6 Most Common Factors That Negatively Affect Your Credit Rating

Credit rating refers to the report prepared by credit bureaus to help lenders to determine your credit worthiness. If you have a poor rating, you may have to face great difficulty in obtaining loans, credit cards, and even insurance polices. Even if you manage to qualify for one, you are likely to be charged a higher rate of interest on loans and credit cards and higher premium on insurance policies. Your rating depends on how responsible or irresponsible you have been with your finances. There are plenty of factors that credit bureaus take into consideration in order to determine your rating. Following are six most common factors that result in poor ratings.

Not Making The Debt Repayments In A Timely Manner

If you are not making the monthly payments toward your debts in a timely manner, it will adversely affect your credit rating. Late or delinquent payments indicate that you are unable to manage your debts, which turns you into a high-risk borrower. Many people try to avoid their credit card debt by making just the minimum monthly payments, which is one of the worst financial moves one can ever make. Such financial moves will only push you toward a deeper debt problem.

Your Past May Also Affect Your Present

Many things that happened in past may also affect your current rating, such as a few old accounts that were in collections or a couple of years back when you had filed for bankruptcy and other such things. It is important to note that bankruptcy and collection records stay on your report for several years.
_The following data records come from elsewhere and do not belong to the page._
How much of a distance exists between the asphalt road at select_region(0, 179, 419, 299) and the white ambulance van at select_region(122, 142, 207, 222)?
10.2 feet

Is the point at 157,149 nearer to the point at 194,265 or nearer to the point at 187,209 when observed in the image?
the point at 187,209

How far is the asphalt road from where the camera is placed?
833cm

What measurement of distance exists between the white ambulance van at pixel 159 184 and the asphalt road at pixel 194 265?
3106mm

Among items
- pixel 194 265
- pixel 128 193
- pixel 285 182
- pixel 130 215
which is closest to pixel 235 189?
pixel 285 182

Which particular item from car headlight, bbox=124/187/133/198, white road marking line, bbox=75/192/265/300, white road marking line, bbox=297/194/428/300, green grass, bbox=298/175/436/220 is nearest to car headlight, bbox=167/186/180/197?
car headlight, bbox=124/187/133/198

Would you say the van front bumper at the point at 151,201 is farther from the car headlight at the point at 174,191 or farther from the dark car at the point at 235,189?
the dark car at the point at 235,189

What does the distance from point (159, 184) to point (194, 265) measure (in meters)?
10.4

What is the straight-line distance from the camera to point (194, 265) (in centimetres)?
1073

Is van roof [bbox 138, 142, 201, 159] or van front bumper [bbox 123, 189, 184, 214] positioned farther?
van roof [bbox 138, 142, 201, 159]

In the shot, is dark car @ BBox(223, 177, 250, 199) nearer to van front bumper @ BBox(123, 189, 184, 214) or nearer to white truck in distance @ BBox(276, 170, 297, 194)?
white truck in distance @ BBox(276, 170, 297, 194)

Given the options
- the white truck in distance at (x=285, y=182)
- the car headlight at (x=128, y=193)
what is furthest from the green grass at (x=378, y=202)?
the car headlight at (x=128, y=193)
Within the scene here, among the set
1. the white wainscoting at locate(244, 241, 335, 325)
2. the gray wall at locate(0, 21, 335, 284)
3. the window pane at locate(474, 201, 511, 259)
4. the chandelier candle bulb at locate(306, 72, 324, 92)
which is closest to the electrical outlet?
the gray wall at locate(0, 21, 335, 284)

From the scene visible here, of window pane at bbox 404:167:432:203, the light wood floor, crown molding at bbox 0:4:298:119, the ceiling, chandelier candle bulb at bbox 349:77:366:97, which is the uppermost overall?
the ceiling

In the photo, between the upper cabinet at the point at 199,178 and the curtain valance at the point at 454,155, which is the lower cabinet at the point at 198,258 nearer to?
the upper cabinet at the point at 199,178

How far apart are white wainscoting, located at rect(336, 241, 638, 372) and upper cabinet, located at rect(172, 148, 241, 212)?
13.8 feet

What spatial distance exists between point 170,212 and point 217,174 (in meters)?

Likewise, if you settle some of your debts using a debt settlement program or with the help of a credit counselor, it may also have a negative impact on your credit report. However, it will mainly depend on how your creditors who you settled the debts with report to the credit bureaus about debt repayment. If they report your debt accounts as “paid in settlement”, it will reduce your FICO score. But if they report as “paid in full”, your score will actually increase. Even working with a professional credit counselor may also have adverse effects on your credit rating. Therefore, you must be very careful before you sign up for a debt consolidation, debt settlement, debt management, or credit counseling program. You should pay special attention to how your creditors are going to report about your debt payments if you opt for such programs.

The Amount Of Current Outstanding Debts In Your Name

The total amount of current outstanding debts in your name also plays an important role in this regard. Having too much debt is a bad sign and lenders consider such individuals as high-risk borrowers. Therefore, if you have a poor credit score, you should try to pay off your debts faster so that the outstanding balances on your debts should decrease. With a decrease in the outstanding debt balances, you will see a rise in your credit rating.

Too Many Credit Accounts

Even if the total outstanding balance on your debts is low, having too many debt accounts is a bad thing. Many people acquire too many credit cards in an attempt to “take “advantage” of all lucrative offers that come their way. But, it is important for you to understand that such financial moves can be very risky for your credit score.

Sending Too Many Applications For More Credit

If you have sent too many applications for more credit within a very short period of time, such as for loans or credit cards, it will adversely affect your credit worthiness. Even if you only made enquiries and did not actually obtain new loans or credit cards, it will lower your FICO score. Things can be worse if your applications get rejected. Therefore, you must be very careful while you send applications for new credit. Apply for new loans when it is absolutely necessary; you know it very well – debt is not a good thing for your financial health.

Unstable Employment History

Though the laws in the United States of America prohibit credit bureaus to consider employment history to determine credit score, most lenders still take that factor into account. If you have a bad employment history and a poor credit score, you may not be able to qualify for loans, mortgages, or insurance policies easily.

Poor credit rating does not just create hurdles in qualifying for loans or credit cards. It also makes it difficult for you to rent a home or to get a utility service (such as a new phone connection) in your name. Even if you do manage to qualify, you are likely to be asked to make a heft security deposit first.